*READING TEXT*:

WHEN THE REDSKINS HAVE THE BALL
Erratic quarterback play hasn’t been the only problem a Washington offense that’s averaging just 15.9 points per game (27th overall) has encountered during the team’s slide, as injuries to wide receiver Santana Moss, tight end Chris Cooley and running back Tim Hightower have robbed the Redskins of three key players and they’ve generated little in the way of a ground attack. Washington has averaged a meager 53 rushing yards and 3.4 yards per carry over their four-game losing streak, and Beck (858 yards, 2 TD, 4 INT) hasn’t shown the arm strength to give the offense a needed vertical threat. The ex-Dolphin did complete a career-high 30 passes for 254 yards and a touchdown against the 49ers, but nearly half of those came on dump-offs to rookie running back Roy Helu (172 rushing yards, 26 receptions), with the promising fourth-round draft pick garnering a franchise-record 14 receptions totaling 105 yards. He’s now the featured performer in the backfield with Shanahan benching plodder Ryan Torain (168 rushing yards, 1 TD), with talented tight end Fred Davis (40 receptions, 559 yards, 2 TD) and journeyman wideout Jabar Gaffney (31 receptions, 2 TD) lurking as Beck’s main downfield targets with Moss still sidelined with a broken hand.
Beck doesn’t appear to have the most difficult assignments this week, as Miami enters Sunday’s clash ranked 30th in pass efficiency defense and is permitting 265.2 yards per game through the air (27th overall), while the team’s sum of two interceptions is tied for the lowest in the NFL. The Dolphins have made significant strides in pressuring the quarterback, however, with inside linebacker Kevin Burnett (46 tackles, 1.5 sacks) accounting for 1 1/2 of the group’s five sacks of Kansas City’s Matt Cassel a week ago and outside teammate Cameron Wake (20 tackles, 5.5 sacks) having earned a reputation as one of the league’s premier pass rushers. Miami was also able to keep the Chiefs’ running game in check, with Burnett and inside counterpart Karlos Dansby (52 tackles, 1 sack) racking up 23 tackles in the win, and the Dolphins are holding the opposition to a modest 3.8 yards per rush attempt on the season. A shaky secondary could get a boost this week from the expected return of starting cornerback Vontae Davis (16 tackles), who’s missed four of the last six games due to a hamstring injury and a team-issued suspension after reportedly showing up hung over to practice last week.
WHEN THE DOLPHINS HAVE THE BALL
Though it’s hardly been a smooth operation this season, the Miami offense is coming off one of its best showings of the year against the Chiefs, with Moore (950 passing yards, 4 TD, 4 INT) displaying both accuracy and command and running back Reggie Bush (427 rushing yards, 24 receptions, 2 TD) a factor for a second consecutive week. The versatile offseason acquisition followed up a 103-yard, 15-carry effort in a Week 8 loss to the New York Giants by compiling 142 yards from scrimmage (92 rushing, 42 receiving) against Kansas City, and he’s averaged at least 6.9 yards per rush attempt in three of the last four games. With powerful rookie Daniel Thomas (314 rushing yards, 7 receptions, 1 TD) now over a hamstring strain that’s forced him to miss three games earlier in the year, the Dolphins have two capable backs to potentially provide a formidable inside-outside combo. Miami also sports a top-flight receiver in two-time Pro Bowler Brandon Marshall (46 receptions, 644 yards, 2 TD), who abused Kansas City for 106 yards and a touchdown last Sunday, while underused tight end Anthony Fasano (12 receptions, 3 TD) hauled in two of Moore’s three scoring deliveries in the win. Moving the chains consistently still remains an area of concern, however, as the Dolphins have converted a league-low 26.3 percent of third-down tries this season and were just 3-of-10 in that department against the Chiefs.

*MATERIAL*:
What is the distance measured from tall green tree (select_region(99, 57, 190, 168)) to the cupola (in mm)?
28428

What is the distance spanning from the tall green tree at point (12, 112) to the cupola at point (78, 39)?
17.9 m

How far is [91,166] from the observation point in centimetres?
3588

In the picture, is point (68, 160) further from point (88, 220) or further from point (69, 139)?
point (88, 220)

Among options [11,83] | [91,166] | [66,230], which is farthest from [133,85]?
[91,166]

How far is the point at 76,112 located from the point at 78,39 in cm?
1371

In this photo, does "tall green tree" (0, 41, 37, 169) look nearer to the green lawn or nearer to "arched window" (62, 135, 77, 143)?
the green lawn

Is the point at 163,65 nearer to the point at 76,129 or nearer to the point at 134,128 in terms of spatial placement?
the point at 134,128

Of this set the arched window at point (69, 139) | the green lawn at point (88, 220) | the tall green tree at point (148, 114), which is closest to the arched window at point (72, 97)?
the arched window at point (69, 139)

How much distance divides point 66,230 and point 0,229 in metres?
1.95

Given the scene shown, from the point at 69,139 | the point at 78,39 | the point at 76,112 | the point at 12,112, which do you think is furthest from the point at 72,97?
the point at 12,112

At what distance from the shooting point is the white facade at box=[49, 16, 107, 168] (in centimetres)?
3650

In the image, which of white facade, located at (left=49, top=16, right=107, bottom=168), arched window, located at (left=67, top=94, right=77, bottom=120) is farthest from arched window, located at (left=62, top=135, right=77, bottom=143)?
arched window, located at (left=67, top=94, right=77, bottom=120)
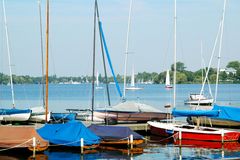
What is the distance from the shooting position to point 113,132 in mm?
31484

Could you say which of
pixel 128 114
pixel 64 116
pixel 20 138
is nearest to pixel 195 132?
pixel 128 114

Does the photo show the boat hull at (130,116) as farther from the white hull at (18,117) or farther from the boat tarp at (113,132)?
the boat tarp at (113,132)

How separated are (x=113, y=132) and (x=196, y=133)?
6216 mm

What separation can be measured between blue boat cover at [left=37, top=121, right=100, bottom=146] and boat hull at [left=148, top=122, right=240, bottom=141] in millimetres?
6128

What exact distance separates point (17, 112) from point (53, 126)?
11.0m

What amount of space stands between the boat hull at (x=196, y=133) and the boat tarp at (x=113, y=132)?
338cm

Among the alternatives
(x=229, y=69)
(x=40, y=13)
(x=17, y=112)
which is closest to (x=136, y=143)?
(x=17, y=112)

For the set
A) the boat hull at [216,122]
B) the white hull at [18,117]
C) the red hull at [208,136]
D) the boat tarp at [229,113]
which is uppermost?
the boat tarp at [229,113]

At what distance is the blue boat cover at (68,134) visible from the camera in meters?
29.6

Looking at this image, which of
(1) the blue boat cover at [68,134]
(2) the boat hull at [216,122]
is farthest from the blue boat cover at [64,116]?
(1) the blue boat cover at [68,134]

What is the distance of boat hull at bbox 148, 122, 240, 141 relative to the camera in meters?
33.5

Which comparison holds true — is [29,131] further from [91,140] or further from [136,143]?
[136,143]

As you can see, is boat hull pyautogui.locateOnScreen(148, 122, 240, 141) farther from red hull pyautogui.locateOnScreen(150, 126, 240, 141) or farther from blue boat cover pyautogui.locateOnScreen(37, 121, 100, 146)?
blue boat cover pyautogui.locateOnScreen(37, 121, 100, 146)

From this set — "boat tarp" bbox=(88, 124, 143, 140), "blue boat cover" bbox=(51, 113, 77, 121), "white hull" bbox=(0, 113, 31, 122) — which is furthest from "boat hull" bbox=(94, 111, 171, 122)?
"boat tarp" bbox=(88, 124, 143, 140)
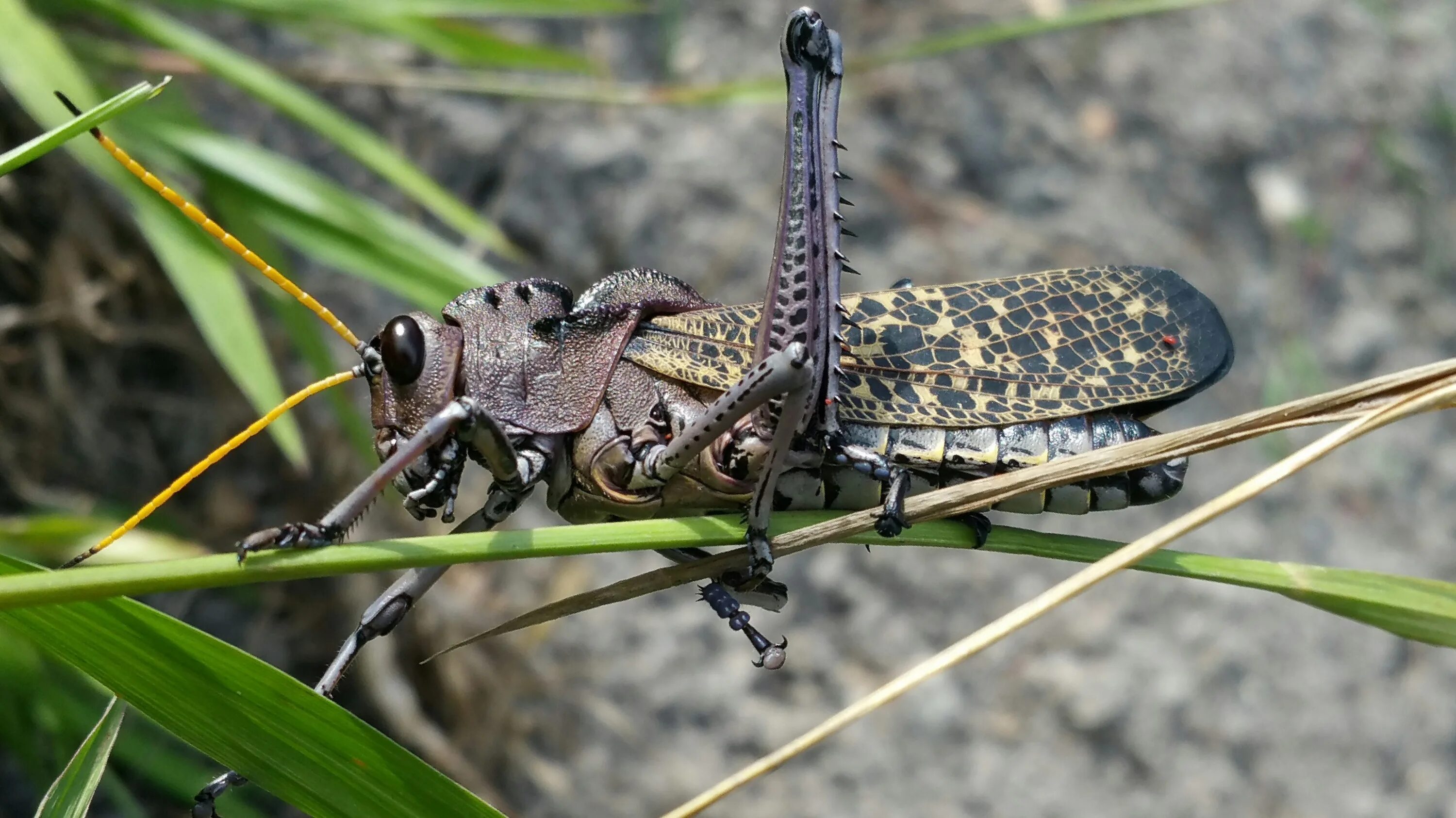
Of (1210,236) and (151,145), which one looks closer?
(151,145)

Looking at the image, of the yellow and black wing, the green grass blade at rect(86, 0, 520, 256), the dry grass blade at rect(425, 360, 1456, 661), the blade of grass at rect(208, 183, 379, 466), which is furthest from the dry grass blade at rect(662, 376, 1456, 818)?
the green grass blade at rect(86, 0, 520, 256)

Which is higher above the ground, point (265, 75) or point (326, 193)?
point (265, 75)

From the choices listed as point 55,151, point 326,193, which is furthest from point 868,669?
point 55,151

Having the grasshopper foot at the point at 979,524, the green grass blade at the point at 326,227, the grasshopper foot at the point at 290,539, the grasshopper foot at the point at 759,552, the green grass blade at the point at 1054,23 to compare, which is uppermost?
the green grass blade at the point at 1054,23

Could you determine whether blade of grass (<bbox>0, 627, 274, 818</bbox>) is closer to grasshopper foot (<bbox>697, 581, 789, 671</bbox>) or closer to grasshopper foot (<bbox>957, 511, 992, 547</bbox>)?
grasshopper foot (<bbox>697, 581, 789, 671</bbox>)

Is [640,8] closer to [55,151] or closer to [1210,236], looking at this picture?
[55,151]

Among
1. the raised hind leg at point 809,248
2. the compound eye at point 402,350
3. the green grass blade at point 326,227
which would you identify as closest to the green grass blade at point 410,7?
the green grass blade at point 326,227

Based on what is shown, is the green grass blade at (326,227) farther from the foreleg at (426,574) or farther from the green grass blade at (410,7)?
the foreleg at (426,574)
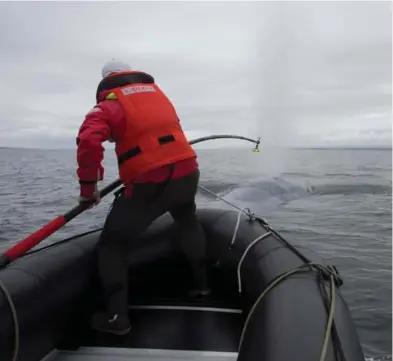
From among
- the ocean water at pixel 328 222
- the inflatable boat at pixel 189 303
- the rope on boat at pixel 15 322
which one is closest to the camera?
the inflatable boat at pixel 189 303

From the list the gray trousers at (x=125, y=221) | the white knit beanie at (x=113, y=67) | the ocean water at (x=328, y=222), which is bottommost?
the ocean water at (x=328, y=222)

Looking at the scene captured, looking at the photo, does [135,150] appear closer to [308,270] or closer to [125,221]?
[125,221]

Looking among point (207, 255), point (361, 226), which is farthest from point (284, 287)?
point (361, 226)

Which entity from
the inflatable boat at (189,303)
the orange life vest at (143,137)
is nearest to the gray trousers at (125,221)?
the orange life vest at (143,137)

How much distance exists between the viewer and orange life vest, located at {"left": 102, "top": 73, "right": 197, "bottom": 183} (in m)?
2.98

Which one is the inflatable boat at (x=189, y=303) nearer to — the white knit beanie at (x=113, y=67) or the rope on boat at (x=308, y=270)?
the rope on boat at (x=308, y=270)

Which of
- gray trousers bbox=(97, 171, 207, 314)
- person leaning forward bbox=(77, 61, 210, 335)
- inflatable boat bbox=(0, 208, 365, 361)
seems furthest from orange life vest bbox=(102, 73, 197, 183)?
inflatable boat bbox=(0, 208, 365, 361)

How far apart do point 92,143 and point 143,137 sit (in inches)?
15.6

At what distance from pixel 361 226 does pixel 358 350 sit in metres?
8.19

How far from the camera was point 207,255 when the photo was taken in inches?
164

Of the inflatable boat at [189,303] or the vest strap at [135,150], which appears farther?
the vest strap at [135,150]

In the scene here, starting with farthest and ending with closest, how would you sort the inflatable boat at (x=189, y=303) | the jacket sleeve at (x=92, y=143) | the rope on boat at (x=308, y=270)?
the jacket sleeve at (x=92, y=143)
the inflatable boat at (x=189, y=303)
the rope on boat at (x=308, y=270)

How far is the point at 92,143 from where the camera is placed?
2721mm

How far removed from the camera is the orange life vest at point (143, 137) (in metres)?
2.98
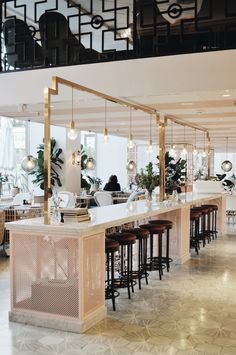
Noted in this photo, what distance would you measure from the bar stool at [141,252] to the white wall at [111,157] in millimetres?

--

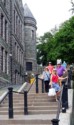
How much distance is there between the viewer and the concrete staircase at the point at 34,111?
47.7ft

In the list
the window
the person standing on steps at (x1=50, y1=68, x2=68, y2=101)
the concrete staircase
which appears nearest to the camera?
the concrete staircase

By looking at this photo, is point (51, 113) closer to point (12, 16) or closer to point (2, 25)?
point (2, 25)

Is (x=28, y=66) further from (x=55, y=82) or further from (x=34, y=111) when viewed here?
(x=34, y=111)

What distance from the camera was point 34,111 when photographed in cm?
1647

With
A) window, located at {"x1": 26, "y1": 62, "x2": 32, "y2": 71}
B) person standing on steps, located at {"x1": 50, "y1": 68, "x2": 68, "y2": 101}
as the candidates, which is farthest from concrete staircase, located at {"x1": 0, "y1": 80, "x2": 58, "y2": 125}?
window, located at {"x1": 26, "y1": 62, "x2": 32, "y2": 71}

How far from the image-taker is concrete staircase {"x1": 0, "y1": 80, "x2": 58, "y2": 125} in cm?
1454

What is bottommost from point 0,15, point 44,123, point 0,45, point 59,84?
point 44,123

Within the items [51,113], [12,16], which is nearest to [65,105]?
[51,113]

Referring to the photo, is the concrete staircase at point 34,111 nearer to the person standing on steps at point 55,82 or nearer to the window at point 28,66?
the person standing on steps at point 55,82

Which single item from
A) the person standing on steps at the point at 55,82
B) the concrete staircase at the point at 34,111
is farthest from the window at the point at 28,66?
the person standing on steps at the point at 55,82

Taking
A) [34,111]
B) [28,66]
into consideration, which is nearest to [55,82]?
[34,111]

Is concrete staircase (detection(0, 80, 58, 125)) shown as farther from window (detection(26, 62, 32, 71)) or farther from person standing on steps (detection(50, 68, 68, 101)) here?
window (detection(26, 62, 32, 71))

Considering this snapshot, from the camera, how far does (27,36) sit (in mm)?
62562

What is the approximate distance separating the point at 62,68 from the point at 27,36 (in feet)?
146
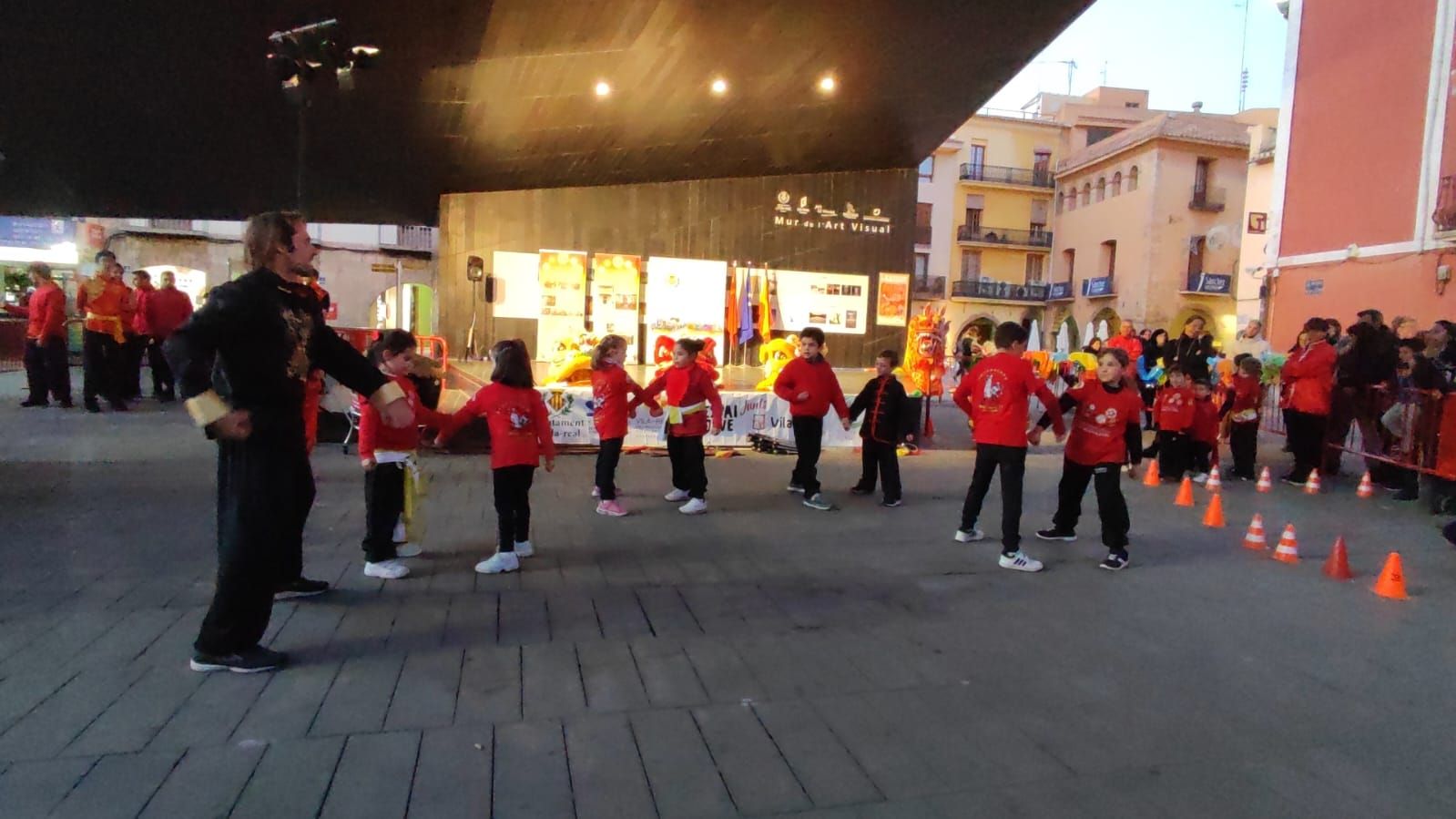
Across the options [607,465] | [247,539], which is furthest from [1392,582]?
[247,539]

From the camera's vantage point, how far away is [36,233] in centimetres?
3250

* * *

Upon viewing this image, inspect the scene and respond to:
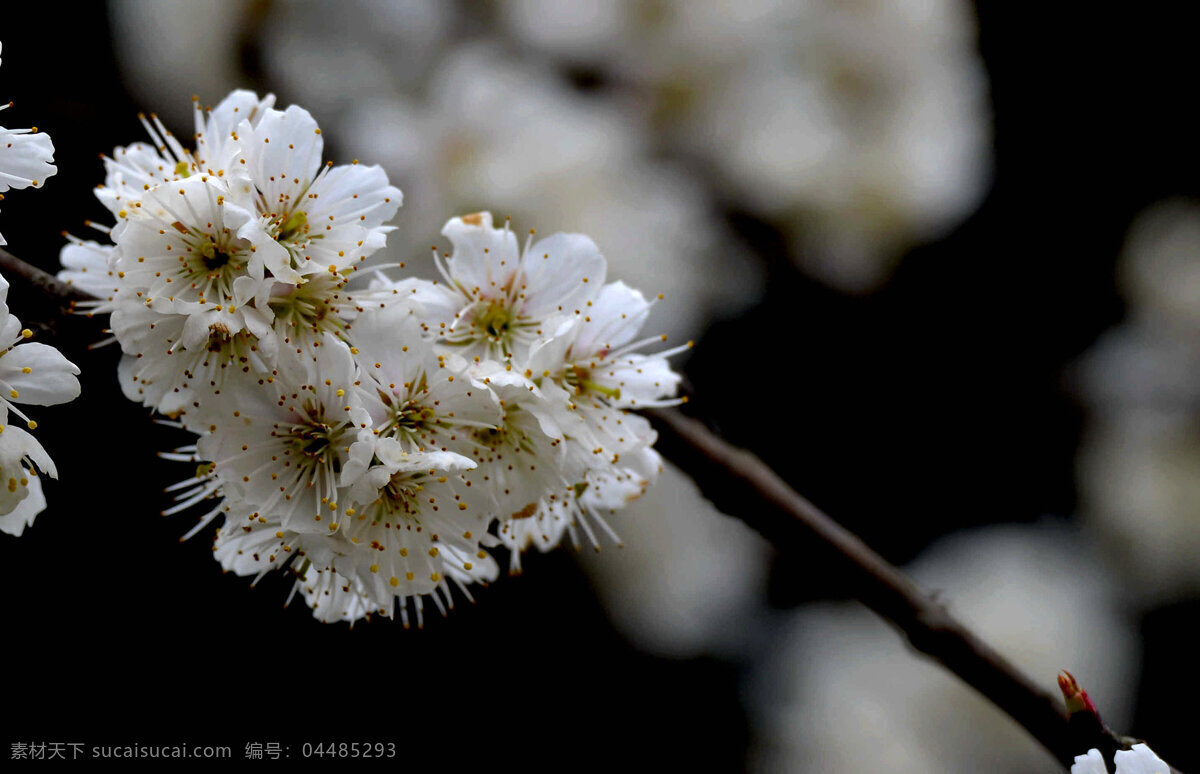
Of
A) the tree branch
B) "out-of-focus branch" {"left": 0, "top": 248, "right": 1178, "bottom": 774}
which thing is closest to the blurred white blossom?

*AIM 1*:
In the Redskins–Dolphins game preview, what percentage of third-down tries have the Dolphins converted this season?
*AIM 2*:
Carry the Redskins–Dolphins game preview forward from its last sentence, in the same style.

*WRITTEN ANSWER 1*:
A league-low 26.3 percent.

*WRITTEN ANSWER 2*:
A Washington defense that was impressively sound during the early part of this season has undergone a regression, particularly in attempting to stop the run, that has been a contributing factor to the team’s overall struggles as of late. The Redskins have yielded at least 138 rushing yards in each of their last four losses, with San Francisco standout Frank Gore piling up 107 yards on 19 attempts on coordinator Jim Haslett’s crew last week, and it’ll be up to a front line anchored by smallish nose tackle Barry Cofield (12 tackles, 2 sacks) to hold its ground and allow a strong linebacking corps headed up by veteran tackling machine London Fletcher (72 tackles, 0.5 sacks, 2 INT) to make plays. Effectively containing the run would also enable Haslett to turn loose his outstanding pass-rushing tandem of outside linebackers Brian Orakpo (31 tackles, 5.5 sacks) and Ryan Kerrigan (35 tackles, 3 sacks, 1 INT), the two best pressure-creators of a unit that’s tied for third in the NFL with 25 sacks. A secondary led by flashy cornerback DeAngelo Hall (49 tackles, 1 INT, 5 PD) has allowed just eight touchdown passes so far but comes in banged up in the backfield, with free safety Oshiomogho Atogwe (28 tackles, 0.5 sacks, 1 INT) likely to miss a third game in four weeks with a knee problem and enforcer LaRon Landry (37 tackles, 0.5 sacks) questionable because of a sore Achilles.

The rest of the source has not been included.